EPSON互換機は、16MHzの286を搭載しているから、本家NECもCPUのクロックアップ位はしても良さそうだが、足踏み状態になっている。
PC-9801DXラインナップ
- PC-9801DX2
5.25インチFDD×2台
HDDなし(内蔵可)
価格318,000円 - PC-9801DX/U2
3.5インチFDD×2台
HDDなし(内蔵可)
価格318,000円 - PC-9801DX5
5.25インチFDD×2台
HDD40MB内蔵(SASI)
価格468,000円 - PC-9801DX/U5
3.5インチFDD×2台
HDD40MB内蔵(SASI)
価格468,000円
5.25インチ内蔵型も3.5インチFDD内蔵型も性能や価格は全く変わらない。
ソフトウェアディップスイッチ
従来ディップスイッチで行っていた設定を画面上に出したもの。現代のPCのBIOS設定画面のようなもの。3個あるうち、滅多に使われない1個を除いてソフトウェア化された。
FM音源/SSG音源
5インチFDD/3.5インチFDD内蔵モデルに関係なく標準装備。主にゲーム用なのでEMSメモリ使用時などは設定画面で切り離すことができる。
V30エミュレーションモード
V30を搭載するのをやめて、386/286がエミュレーションする。もっとも、V30に特化したソフトは実質なかったので、あまり利用されることはなかった。

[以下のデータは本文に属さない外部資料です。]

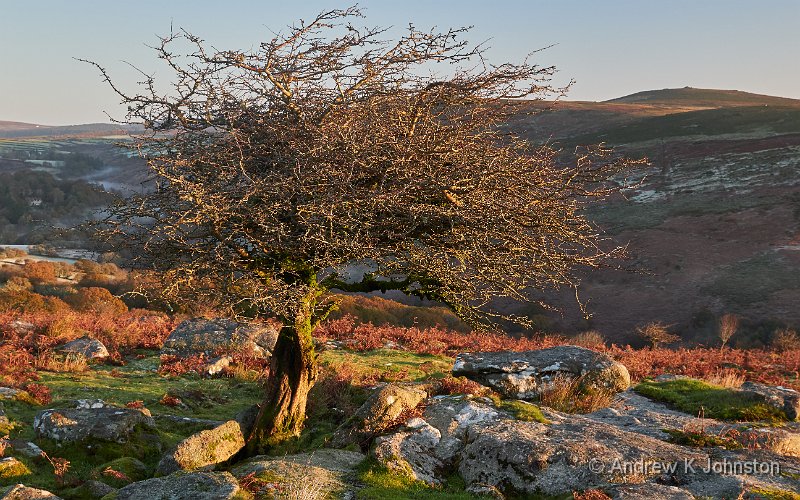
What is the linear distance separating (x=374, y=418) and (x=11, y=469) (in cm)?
551

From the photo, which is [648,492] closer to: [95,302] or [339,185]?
[339,185]

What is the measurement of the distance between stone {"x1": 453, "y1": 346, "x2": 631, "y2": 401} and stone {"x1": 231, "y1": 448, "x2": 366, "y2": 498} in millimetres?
5896

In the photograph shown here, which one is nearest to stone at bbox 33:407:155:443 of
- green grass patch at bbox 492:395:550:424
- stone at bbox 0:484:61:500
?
stone at bbox 0:484:61:500

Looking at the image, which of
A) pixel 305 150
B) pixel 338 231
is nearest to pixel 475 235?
pixel 338 231

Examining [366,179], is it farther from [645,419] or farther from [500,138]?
[645,419]

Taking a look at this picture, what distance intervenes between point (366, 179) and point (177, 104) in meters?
3.26

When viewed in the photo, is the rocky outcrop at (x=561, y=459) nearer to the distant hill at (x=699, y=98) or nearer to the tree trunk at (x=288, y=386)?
the tree trunk at (x=288, y=386)

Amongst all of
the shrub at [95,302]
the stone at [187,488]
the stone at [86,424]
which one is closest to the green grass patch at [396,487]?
the stone at [187,488]

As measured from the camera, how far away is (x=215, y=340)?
1930 centimetres

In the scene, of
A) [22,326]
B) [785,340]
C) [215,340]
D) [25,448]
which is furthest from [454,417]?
[785,340]

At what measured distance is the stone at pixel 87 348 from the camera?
57.0 feet

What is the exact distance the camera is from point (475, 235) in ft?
29.3

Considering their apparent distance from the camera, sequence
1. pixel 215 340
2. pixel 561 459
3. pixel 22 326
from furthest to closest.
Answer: pixel 22 326, pixel 215 340, pixel 561 459

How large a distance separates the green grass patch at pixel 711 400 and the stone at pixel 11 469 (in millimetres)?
12262
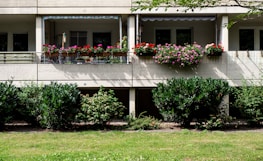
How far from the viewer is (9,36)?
24.9 metres

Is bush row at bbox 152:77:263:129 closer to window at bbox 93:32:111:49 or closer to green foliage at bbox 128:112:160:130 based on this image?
green foliage at bbox 128:112:160:130

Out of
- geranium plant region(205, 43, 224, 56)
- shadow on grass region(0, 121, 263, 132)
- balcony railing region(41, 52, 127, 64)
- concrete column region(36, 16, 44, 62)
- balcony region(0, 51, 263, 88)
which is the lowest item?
shadow on grass region(0, 121, 263, 132)

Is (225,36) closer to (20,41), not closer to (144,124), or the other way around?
(144,124)

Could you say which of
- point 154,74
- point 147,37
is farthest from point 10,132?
point 147,37

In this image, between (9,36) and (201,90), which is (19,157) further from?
(9,36)

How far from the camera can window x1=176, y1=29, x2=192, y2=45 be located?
25141 millimetres

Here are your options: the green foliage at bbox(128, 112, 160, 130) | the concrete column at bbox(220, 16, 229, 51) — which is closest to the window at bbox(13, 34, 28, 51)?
the green foliage at bbox(128, 112, 160, 130)

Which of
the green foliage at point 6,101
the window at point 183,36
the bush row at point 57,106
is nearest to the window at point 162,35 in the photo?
the window at point 183,36

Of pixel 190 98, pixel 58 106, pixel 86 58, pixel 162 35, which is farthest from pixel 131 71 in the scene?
pixel 162 35

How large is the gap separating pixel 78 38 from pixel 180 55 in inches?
283

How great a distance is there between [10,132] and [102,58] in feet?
18.3

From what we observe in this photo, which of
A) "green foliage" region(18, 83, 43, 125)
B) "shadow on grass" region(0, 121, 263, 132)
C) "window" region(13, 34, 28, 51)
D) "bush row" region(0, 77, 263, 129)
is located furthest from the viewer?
"window" region(13, 34, 28, 51)

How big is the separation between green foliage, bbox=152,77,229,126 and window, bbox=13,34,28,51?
30.6 feet

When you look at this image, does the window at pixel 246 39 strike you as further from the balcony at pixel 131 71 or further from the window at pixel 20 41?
the window at pixel 20 41
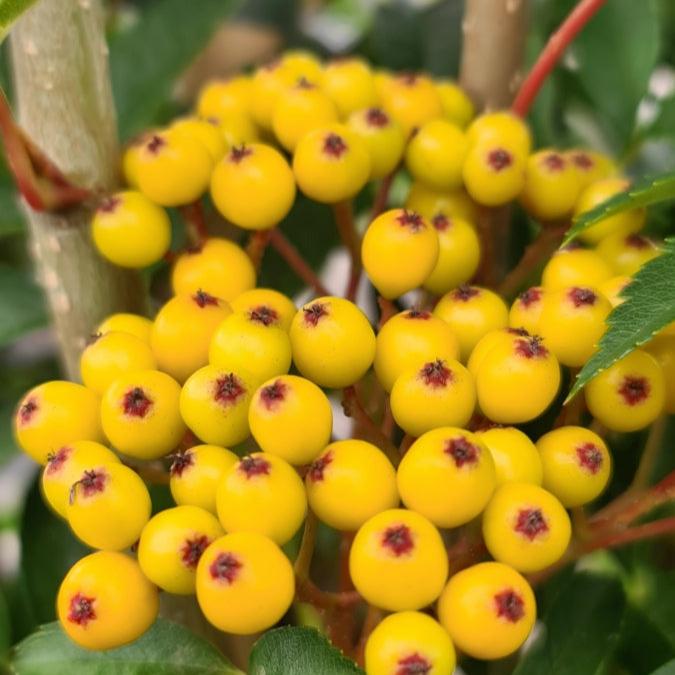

DXは、Dシリーズのトップを切って発売されたが、RXとあまり変更点が見いだせないので、すでにRXを持っている人は買い換える必要性は全くない。
ディップスイッチのソフトウェア化やFM音源を標準搭載していることから、これまでPC-8801に与えられていたホビーニーズをPC-9801に統合したとも言え、PC-8801からのゲームソフトの移植も相次いだといわれている。
PC-9801DXが発売される1ヶ月前にはPC-98DOの欠点を克服したPC-98DO+が発売されたが、多くのPC-8801ユーザーはこれに手を出すことはせず、PC-9801DXの方を購入し、併用することを選択していた。
PC-9801DXはNEC最後の286マシンで、以降はどうやら32ビット機へと移行している。16ビット機はこれで終了となった。
寸評:最後の286マシン
結論
Windows3日本語版が発売された年ではあるが、まだこれからという段階で、専用ソフトもでていなかった。まだまだMS-DOSという時代であり、このDXを買ったとしてもがっかりすることはなかった。ベストは3.5インチFDD内蔵型のDX/Uモデル、ということになる。